5.3.6.2. How to configure alert?

  • Add your rule in ansible/roles/logging/files/elastalert/ealert-rule-cm.yaml (Elastalert Rule Config)
    name: anything
    type: <check-above-link> #The RuleType to use
    index: node4* #index name
    realert:
    minutes: 0 #to get alert for all cases after each interval
    alert: post #To send alert as HTTP POST
    http_post_url: # Provide URL
  • Mount this file to elastalert pod in ansible/roles/logging/files/elastalert/elastalert.yaml.

5.3.6.3. Alert Format

{“type”: “pattern-match”, “label”: “failed”, “index”: “node4-20200815”, “log”: “error-log-line”, “log-path”: “/tmp/result/file.log”, “reson”: “error-message” }

5.3.7. Data Management

5.3.7.1. Elasticsearch

5.3.7.1.1. Q&As

Where data is stored now? Data is stored in NFS server with 1 replica of each index (default). Path of data are following:

  • /srv/nfs/data (VM1)
  • /srv/nfs/data (VM2)
  • /srv/nfs/data (VM3)
  • /srv/nfs/master (VM1)
  • /srv/nfs/master (VM2)
  • /srv/nfs/master (VM3)

If user wants to change from NFS to local storage, can he do it? Yes, user can do this, need to configure persistent volume. (ansible-server/roles/logging/files/persistentVolume.yaml)

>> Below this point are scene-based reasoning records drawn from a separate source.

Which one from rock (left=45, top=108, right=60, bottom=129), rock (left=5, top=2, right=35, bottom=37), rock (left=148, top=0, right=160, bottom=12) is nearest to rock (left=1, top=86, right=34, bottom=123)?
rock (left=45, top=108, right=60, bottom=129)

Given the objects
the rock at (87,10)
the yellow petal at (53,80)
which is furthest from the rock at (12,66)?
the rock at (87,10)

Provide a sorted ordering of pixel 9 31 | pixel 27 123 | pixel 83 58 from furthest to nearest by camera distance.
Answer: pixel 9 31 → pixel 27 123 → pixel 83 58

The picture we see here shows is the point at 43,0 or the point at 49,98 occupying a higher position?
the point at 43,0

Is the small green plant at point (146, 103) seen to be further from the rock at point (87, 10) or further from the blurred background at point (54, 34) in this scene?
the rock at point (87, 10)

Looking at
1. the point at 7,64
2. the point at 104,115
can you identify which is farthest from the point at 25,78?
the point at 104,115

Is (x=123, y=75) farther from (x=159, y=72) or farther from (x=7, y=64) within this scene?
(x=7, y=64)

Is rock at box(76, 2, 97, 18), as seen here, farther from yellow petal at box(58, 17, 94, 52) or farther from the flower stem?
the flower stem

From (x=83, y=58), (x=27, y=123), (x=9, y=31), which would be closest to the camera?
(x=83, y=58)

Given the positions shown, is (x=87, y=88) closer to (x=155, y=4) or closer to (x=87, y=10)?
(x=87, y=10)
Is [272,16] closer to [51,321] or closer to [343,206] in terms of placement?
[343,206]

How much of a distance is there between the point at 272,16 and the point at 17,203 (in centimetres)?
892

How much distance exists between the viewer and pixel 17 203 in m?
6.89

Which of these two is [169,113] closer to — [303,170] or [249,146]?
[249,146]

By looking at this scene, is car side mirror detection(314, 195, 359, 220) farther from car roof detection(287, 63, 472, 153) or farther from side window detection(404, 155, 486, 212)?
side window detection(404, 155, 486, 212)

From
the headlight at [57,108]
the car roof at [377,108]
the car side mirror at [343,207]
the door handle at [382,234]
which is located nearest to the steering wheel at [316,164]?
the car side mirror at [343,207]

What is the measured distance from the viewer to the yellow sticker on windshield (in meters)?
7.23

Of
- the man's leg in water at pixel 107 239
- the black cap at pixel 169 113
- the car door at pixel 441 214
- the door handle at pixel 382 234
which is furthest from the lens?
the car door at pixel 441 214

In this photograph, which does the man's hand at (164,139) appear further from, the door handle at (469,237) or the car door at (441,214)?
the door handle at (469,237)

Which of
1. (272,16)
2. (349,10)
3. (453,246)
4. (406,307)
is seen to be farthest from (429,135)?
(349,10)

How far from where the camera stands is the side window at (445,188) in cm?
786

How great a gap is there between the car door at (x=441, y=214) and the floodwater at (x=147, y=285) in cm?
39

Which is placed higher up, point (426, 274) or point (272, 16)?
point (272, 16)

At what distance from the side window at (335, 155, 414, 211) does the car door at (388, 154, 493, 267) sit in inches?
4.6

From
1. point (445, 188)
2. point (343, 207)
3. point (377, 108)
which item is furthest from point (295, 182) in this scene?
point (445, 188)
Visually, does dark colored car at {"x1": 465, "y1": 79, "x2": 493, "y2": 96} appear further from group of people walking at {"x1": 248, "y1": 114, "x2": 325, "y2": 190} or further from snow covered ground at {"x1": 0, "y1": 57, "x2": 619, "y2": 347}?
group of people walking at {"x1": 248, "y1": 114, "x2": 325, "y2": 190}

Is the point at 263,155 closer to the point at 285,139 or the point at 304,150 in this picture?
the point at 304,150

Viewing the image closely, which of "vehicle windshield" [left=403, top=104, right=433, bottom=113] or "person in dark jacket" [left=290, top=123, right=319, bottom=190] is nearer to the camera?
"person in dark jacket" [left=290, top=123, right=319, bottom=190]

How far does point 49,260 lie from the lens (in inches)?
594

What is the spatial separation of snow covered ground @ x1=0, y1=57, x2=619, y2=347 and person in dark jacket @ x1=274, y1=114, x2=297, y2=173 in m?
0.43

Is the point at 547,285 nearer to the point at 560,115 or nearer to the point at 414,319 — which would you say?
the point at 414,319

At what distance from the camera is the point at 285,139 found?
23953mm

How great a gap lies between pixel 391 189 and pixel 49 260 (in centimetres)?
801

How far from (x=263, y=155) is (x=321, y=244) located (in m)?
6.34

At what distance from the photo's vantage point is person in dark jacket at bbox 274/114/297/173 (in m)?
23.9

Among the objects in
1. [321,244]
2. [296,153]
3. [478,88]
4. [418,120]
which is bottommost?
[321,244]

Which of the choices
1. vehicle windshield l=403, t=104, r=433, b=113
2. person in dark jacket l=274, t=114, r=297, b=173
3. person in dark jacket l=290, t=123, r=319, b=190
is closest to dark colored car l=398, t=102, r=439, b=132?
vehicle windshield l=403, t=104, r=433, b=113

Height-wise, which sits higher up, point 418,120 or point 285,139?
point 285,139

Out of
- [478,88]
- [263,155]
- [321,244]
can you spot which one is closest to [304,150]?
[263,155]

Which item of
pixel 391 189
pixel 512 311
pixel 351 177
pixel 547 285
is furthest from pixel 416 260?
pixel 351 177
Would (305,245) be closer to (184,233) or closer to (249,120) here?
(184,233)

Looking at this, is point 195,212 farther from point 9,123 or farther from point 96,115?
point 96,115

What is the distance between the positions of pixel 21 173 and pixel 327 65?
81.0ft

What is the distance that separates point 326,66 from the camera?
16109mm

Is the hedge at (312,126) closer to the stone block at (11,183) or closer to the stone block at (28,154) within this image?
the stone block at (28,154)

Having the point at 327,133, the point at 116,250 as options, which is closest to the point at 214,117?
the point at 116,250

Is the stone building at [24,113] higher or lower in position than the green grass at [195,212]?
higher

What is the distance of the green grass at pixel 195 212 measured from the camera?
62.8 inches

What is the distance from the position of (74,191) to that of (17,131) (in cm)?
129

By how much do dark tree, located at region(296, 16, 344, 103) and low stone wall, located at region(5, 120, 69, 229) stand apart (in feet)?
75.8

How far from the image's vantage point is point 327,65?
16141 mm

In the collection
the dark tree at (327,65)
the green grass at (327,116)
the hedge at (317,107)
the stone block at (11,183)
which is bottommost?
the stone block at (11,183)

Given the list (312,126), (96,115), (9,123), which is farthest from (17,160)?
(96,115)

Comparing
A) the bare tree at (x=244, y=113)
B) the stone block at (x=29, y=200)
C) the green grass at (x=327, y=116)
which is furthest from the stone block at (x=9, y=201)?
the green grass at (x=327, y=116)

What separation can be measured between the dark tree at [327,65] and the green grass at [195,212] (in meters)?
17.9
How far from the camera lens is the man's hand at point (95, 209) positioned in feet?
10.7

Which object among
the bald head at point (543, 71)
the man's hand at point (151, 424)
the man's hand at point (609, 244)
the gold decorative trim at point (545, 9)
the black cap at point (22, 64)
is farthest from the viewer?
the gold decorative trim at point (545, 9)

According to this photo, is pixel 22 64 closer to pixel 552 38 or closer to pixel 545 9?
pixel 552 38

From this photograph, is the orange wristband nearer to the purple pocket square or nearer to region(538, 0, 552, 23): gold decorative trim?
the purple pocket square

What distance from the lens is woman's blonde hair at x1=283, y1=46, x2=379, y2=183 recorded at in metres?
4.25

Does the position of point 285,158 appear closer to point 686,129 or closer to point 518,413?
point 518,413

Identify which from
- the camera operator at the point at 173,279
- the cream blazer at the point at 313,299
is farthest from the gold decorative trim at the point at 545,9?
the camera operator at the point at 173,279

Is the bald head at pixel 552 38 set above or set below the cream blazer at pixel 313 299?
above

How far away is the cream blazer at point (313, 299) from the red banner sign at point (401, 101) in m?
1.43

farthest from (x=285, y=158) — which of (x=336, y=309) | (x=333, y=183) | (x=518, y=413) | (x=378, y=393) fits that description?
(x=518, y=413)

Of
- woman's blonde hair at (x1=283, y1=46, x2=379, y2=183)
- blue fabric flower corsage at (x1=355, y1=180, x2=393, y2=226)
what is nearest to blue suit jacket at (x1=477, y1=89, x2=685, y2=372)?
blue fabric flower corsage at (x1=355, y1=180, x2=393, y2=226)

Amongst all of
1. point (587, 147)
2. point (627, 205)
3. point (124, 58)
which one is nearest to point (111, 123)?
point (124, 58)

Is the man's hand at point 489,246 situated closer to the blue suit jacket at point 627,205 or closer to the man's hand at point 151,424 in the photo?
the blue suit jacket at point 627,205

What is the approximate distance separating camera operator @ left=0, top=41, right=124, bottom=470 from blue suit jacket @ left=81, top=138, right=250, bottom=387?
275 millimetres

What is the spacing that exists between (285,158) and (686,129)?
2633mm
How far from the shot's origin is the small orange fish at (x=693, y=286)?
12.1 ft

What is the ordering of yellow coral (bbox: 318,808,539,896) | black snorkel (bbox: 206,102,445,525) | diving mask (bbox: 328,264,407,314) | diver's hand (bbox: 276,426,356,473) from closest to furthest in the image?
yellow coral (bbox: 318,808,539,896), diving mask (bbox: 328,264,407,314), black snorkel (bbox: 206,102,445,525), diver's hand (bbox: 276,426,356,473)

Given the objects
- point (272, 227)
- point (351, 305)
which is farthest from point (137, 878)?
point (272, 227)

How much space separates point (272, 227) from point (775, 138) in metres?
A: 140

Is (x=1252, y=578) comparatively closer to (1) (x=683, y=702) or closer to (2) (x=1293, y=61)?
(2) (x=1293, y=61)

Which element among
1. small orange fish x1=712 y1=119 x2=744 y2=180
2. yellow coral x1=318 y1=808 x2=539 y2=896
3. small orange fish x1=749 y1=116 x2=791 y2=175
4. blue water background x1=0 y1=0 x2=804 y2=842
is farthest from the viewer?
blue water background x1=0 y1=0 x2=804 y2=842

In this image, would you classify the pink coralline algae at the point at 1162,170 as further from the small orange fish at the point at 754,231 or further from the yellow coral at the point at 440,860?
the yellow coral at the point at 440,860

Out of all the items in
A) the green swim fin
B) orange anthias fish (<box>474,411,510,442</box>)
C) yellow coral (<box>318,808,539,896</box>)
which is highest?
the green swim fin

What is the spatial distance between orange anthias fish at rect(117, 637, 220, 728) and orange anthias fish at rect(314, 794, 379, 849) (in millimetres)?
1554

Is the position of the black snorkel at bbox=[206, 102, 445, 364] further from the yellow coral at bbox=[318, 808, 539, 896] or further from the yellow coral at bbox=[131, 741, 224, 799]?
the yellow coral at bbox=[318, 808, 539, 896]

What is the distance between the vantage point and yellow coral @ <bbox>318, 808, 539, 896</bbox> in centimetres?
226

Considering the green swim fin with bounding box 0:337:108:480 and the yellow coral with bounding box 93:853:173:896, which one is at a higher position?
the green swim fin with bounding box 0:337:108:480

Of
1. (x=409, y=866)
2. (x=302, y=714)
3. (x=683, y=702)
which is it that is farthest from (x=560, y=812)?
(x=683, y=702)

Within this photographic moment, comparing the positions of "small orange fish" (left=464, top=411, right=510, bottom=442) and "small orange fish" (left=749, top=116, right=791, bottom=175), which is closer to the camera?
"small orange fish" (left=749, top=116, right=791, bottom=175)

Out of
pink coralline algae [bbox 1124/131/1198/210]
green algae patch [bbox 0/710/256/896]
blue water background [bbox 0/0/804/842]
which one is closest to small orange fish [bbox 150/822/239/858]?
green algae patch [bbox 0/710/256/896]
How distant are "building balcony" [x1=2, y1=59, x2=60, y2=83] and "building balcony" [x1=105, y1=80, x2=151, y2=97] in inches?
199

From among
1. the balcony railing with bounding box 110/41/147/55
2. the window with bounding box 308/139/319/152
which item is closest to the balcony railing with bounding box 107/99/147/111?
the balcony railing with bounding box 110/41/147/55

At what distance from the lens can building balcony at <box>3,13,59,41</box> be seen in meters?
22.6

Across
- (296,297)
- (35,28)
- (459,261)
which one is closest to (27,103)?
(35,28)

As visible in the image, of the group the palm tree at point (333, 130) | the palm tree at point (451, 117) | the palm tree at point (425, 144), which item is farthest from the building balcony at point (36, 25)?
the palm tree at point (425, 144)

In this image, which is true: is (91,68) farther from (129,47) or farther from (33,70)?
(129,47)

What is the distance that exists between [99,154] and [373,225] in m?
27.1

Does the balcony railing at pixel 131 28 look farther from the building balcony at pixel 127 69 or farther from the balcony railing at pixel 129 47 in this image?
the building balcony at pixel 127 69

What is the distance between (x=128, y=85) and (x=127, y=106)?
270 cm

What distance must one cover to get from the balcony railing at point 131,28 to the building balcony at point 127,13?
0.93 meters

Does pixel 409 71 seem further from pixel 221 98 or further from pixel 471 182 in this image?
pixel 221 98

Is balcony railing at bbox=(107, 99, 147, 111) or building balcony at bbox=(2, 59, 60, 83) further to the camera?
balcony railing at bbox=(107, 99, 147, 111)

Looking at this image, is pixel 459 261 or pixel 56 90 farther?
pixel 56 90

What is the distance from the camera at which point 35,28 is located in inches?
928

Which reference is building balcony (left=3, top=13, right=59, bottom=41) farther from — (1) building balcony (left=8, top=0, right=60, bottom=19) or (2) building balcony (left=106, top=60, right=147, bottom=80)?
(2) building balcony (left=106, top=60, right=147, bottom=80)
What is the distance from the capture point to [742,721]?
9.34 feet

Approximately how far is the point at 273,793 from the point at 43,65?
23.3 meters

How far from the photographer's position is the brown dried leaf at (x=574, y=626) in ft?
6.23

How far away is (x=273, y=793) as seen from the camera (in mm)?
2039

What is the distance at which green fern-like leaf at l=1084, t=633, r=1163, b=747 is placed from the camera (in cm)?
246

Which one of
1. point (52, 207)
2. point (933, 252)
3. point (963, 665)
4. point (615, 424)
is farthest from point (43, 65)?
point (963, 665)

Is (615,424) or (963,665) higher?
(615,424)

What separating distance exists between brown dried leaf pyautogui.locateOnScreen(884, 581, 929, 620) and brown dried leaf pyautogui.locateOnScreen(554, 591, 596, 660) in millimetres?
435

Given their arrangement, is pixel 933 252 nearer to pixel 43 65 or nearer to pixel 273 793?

Do we have backup of data? Yes. 1 replica of each index

When K8s restart, the data is still accessible? Yes (If data is not deleted from /srv/nfs/data)

5.3.8. Troubleshooting

5.3.8.1. If no logs receiving in Elasticsearch

  • Check IP & port of server-fluentd in client config.
  • Check client-fluentd logs, $ sudo tail -f /var/log/td-agent/td-agent.log
  • Check server-fluentd logs, $ sudo kubectl logs -n logging <fluentd-pod-name>

5.3.8.2. If no notification received

  • Search your “log” in Elasticsearch.
  • Check config of elastalert
  • Check IP of alert-receiver